_Quoted text_:

═══

# Is It Possible ?



## stephencoff (Jan 9, 2007)

Can anyone assist ?
Is it possible to make a fake email ? 
An email that shows as being sent to a person that has never gone, with attachments ?

If so is there a way of telling its fake ?

Regards
Stephen


----------



## kiwiguy (Aug 17, 2003)

What you are asking for is akin to hacking or at best the creation of misleading information, therefore the forum rules are likely to prevent any such help.


----------



## GCDude (Apr 1, 2005)

I think you are misreading his questions somewhat there kiwiguy. This is how i read it:-



stephencoff said:


> Can anyone assist ?
> Is it possible to make a fake email ?


Yes you can fake emails.



stephencoff said:


> An email that shows as being sent to a person that has never gone, with attachments ?


Not sure i follow this  You can see an email in someones sent folder, but how can you tell its actually been sent?



stephencoff said:


> If so is there a way of telling its fake ?
> 
> Regards
> Stephen


You can tell a fake email when you receive it, as the internet headers wont tally fully. If you have outlook, click on the email and open options. You can see internet headers at the bottom. You should expect email to come from certain mail servers.


----------



## slurpee55 (Oct 20, 2004)

You could certainly pretend that an email was sent on a machine - just make up the message, click on send later - that will store it in the outbox temporarily (or save as a draft and it will be saved in that folder). Then go to whichever of these you stored it in and drag it to the sent items folder, click on it to make it read and voila - there is a message in your sent items that never was sent.


----------



## slurpee55 (Oct 20, 2004)

But telling if it was ever sent? I compared the headers from such a fake email and a real one and, aside from the time, recipient, and subject they were identical. So, yep, someone could pretend an email was sent and use their sent messages as "proof" but not have done so.
Was that your question?


----------



## sherrine (May 16, 2007)

slurpee55 said:


> But telling if it was ever sent? I compared the headers from such a fake email and a real one and, aside from the time, recipient, and subject they were identical. So, yep, someone could pretend an email was sent and use their sent messages as "proof" but not have done so.
> Was that your question?


is there really no way to prove that the fake email was never sent to the receipient?

i've a case whereby somebody claimed that he sent an email to me the day before and he attached that email with these details: FROM: blank, TO: my name, Timestamp: yesterday date and time. However, I'm very sure I have never receive this email before.

I've not checked the email header details but i'm intending to do so tomorrow when i get back to work. but u said all the info were identical except time (which he can fake by changing the system timing), receipient (he can fake this) and subject (can be faked too). If this is the case, then I won't be able to find any evidence of him faking the email that was never sent to me by just looking at the email header details!!!

═══

_Instructions_:
(A) Retype the stretch from "## kiwiguy (Aug" through "(Apr 1, 2005)" in the thread on faking emails, character for character.
(B) Continue the forum thread about fake emails from the point where it stops.

_Data block_:
═══

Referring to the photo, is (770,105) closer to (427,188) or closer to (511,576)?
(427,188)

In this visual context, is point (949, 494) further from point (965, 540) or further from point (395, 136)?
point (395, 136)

═══

_Answers to the tasks_:
(A)
## kiwiguy (Aug 17, 2003)

What you are asking for is akin to hacking or at best the creation of misleading information, therefore the forum rules are likely to prevent any such help.


----------



## GCDude (Apr 1, 2005)

(B)
Can somebody help me??!?!


----------



## kiwiguy (Aug 17, 2003)

If this is on a company server (since you say "at work"), the server should have a record. You should talk to IT support?


----------



## slurpee55 (Oct 20, 2004)

Yes, if the mail went through a server, it will have left a trace. But if you have a responsible ISP, they may refuse, so....


----------



## WendyM (Jun 28, 2003)

Since you're at work, is it possible that your company has filters that may have prevented the email from getting to you? He may have actually sent the email but there might have been something in the content that caused it to get flagged and not delivered. Doubtful, but possible. You should definitely check with your IT people, although depending on the set up it might be difficult for them to locate and restore a particular message from a particular time and they might be unwilling to do it without a compelling justification.


----------



## kiwiguy (Aug 17, 2003)

slurpee55 said:


> Yes, if the mail went through a server, it will have left a trace. But if you have a responsible ISP, they may refuse, so....


I was assuming this was an "internal email" within a company, that would not (necessarily) have used an ISP, only a corporate server?


----------



## johnske (Jun 23, 2004)

In your browser File > Properties > Details should give all the details you need to check whether it's "real"...


----------



## sherrine (May 16, 2007)

thanks for all ur responses!  

yes it's an internal email. i've logged an IT call to get the IT people to investigate but not too sure how successful it'll be.

think the likelihood of the content being filtered is very low cos it only contained 3 letters and 8 digits in the reply email he claimed that he sent me.

i've checked File > Properties > General > nothing unusual there except text is in rich text format (could it be the result of using a certain program to edit the email?)

oso checked File > Properties > Message Id > it's blank

den i oso checked View > Options > Internet header > this is blank too (found it weird but i tried to check for my past emails with attachment emails and there are some which have blank internet header too.)

so it left me clueless..... maybe the strongest point i can make is that both the message id and the internet header are blank whereas for my other emails, i will either have the message id or the internet header details or both. however, i can't come to any conclusion based on this.  

another clue might be that the From: field is blank - he has no reason to hide his name as the sender as i've been communicating with him for 2 months and this is the first time where i find his name missing in the header! and from conversations with my other colleagues, one of them came across a similar scenario with him! hence his integrity is kind of doubtful...

any other idea how to find more clues? else i'll have to wait for the IT people to get back to me..


----------



## johnske (Jun 23, 2004)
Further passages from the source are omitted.